◆ **Problem set**:
(a) In the piece on China's credit crunch, shorten the paragraph that begins "Without intense "leanness"" and keep its main facts.
(b) Write a continuation of the piece on China's credit crunch, starting after its last sentence.

◆ **Passage shown**:
-----
Lean operational workplaces are not a consultant's suggestion in China.  That is the reality of every firm.  

Without intense "leanness" these companies could never maintain "the China price", that rock-buttom price that global consumers have demanded in their insatiable quest for cheaper, cheaper, cheaper.

So this credit crisis is already tipping companies into bankruptcy, officially, or unofficially, when factory owners just walk away and disappear.

And as this happens, it affects every other manufacturer, and eventually, many other suppliers and companies outside of China.

Obverse side of the banknote drawn on the Bank of Hell
I saw 1997-1999.  I don't want to discover a repeat of the Great Depression of 1929-1930s (extending even into the 1940s, depending where in the world you lived).

I hope this post helps flesh out a bit more what the credit crunch means in real world terms, especially from the perspective of the Factory to the World, China, as I know it.

And there can be no schadenfreude.

The Chinese are not getting what they deserve.  

For better (or worse, depending on your perspective) the world is interdependent and interlinked.  And China is the biggest industrial driver of economic growth in the world.
-----
◆ **Stored data**:
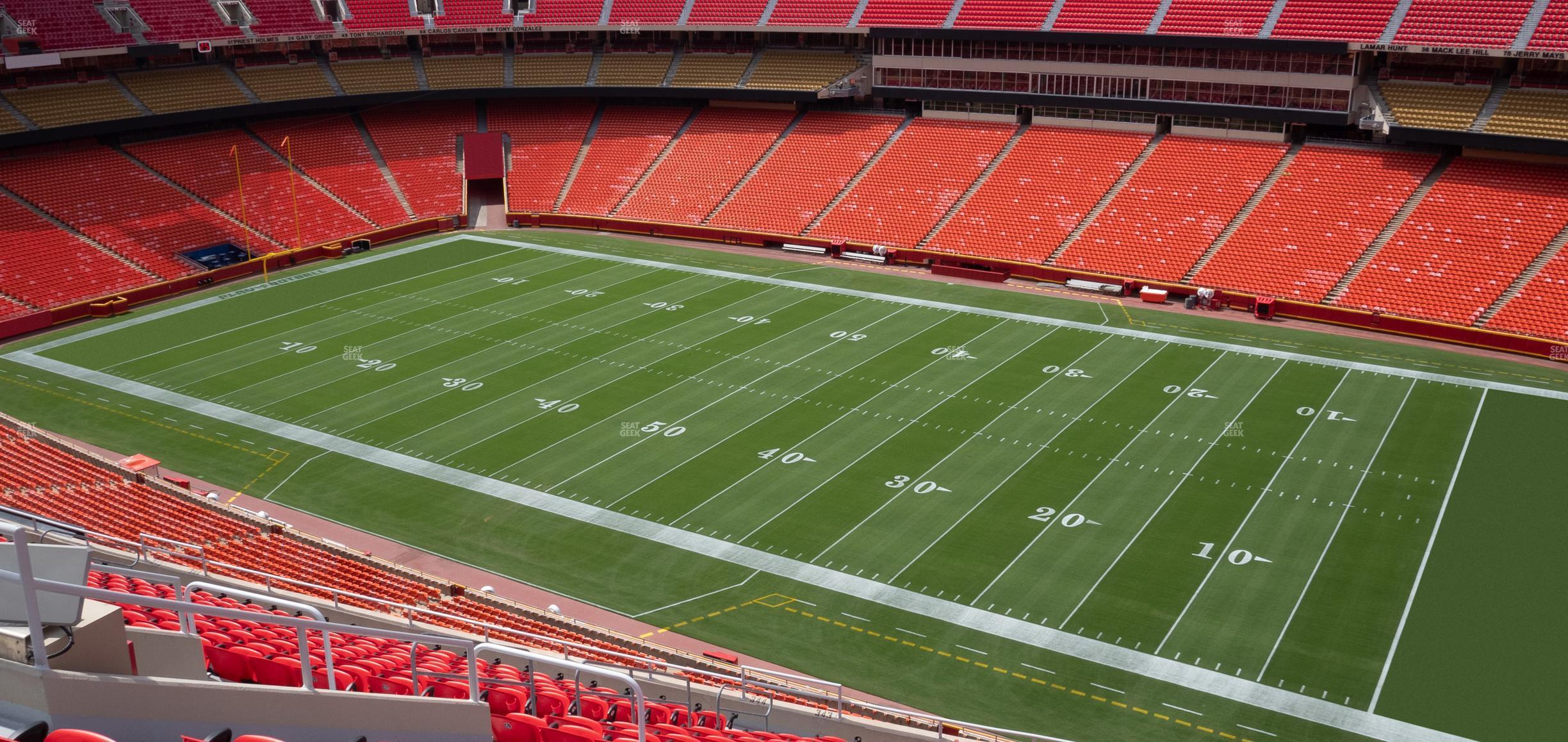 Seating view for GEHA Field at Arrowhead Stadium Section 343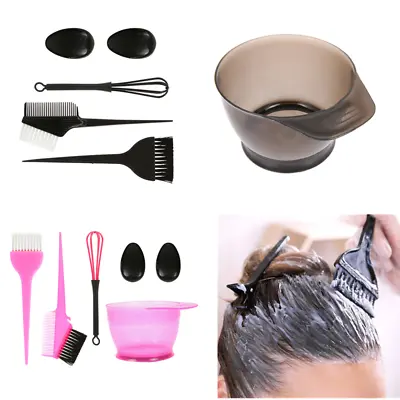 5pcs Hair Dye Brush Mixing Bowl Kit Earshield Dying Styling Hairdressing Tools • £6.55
-----
◆ **Expected responses**:
(a) Only extreme leanness lets these companies hold on to "the China price," the very low price that global buyers keep demanding as they chase ever-cheaper goods.

(b)
As they go, well, so we all will be affected.

Tschuess,
Your humble scribe
Chris

2 comments:

Unknown said...

Well there goes my worry free night.

Jeez too scary!

Unknown said...

Hi.

I have to disagree with you that

"[l]ean operational workplaces are ...the reality of every firm."

Yes, the tendency is ruthless in cost-cutting, but that does not equal "lean". It is very common in China that factories (whether foreign owned, or local) will go to the limit in cutting labor and other expenses, but will still blindly incur the costs of wasted labor, transportation, and stagnant inventory.

My hypothesis is that with costs rising, and credit tight, those companies that most effectively reduce wasted labor, wasted space and stagnant inventory (in other words, going "lean") will be better positioned to survive the downturn.